Application of the component as part of the larger system including:

• Understanding the end product of engineering/geoscience work and the means to achieve it.
• Understanding the requirement for reliability
• Understanding the role of computer software to the total engineering/geoscience work

Limitations:

• Productions and/or construction
• Value engineering
• Tolerances of manufacture
• Maintenance philosophy
• Performance minimums
• Tradesperson’s/craftsperson’s ability to produce, including exposure to the craftsperson’s and the end uses
• The relationship between software and equipment as the system operator
• The effects of climate and weather, scheduling, logistics, financial and budgetary constraints, and regulatory consideration on the implementation of geoscience programs, as well as the practical limits of geoscience techniques, and the development of reasonable expectations for the performance of equipment, systems, and people engaged in geoscience projects.

Timeframes:

• Work flow process
• Wear out/replacement schedules

Surveying and Mapping

Management covers a wide area of an engineer’s/geoscientist’s work, and it is not only the supervision of staff. Project management, including the social management of the technology, is an essential part of your knowledge base.
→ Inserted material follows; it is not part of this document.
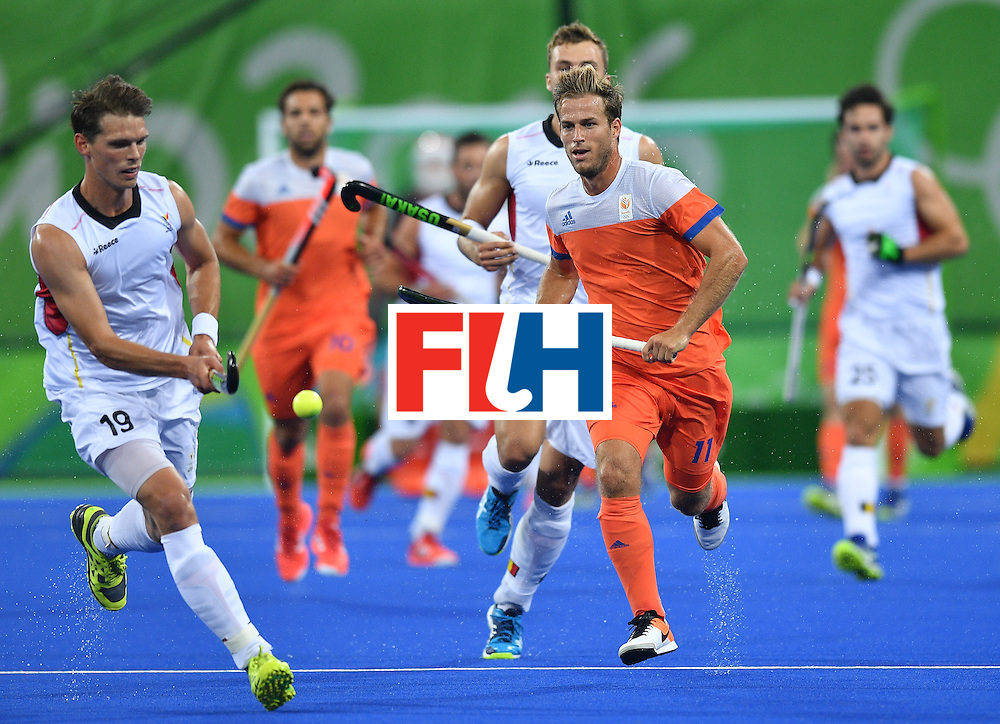 Belgium's Felix Denayer (L) vies with Netherland's Jeroen Hertzberger (2nd R) during the men's semifinal field hockey Belgium vs Netherlands match of the Rio 2016 Olympics Games at the Olympic Hockey Centre in Rio de Janeiro on August 16, 2016.  / AFP / Carl DE SOUZA        (Photo credit should read CARL DE SOUZA/AFP/Getty Images)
This is not an exhaustive list:

Planning:

• Concept development;
• Identification of requirements;
• Assessing the resources required and available.
• Acquisition of the necessary permits and clearances from responsible authorities

Scheduling:

• Developing activity / task schedules;
• Determining interactions and constraints;
• Allocation of resources;
• Assessing the impact of delays;
• Interaction with other projects;
• Interaction with the market place.

Budgeting:

• Development of conceptual budget;
• Development of detailed budget, including estimates of labour, material, and overhead;
• Risk assessment of cost escalation potential;
• Review of budget in light of changes.

Supervision:

• Leadership and professional conduct;
• Organization of personnel
• Team building
• Management of technology
• Implementation of adequate safety precautions

Project control:

• Understanding elements of the project as it relates to the total project;
• Coordinating the phases of project work;
• Monitoring of expenditure and schedule and taking appropriate action;
• Performance measurement.

Risk assessment:

• Operating equipment and system performance;
• Product performance;
• Social and environmental impacts;
• Field conditions at geoscience projects
• Economic impacts.

The rapid expansion of technology has made it more and more important to be able to communicate effectively. This applies to all aspects of the work environment including communication with employers, employees, government regulators, clients and the general public. It is important that you be able to communicate concerning your work both orally and in written form.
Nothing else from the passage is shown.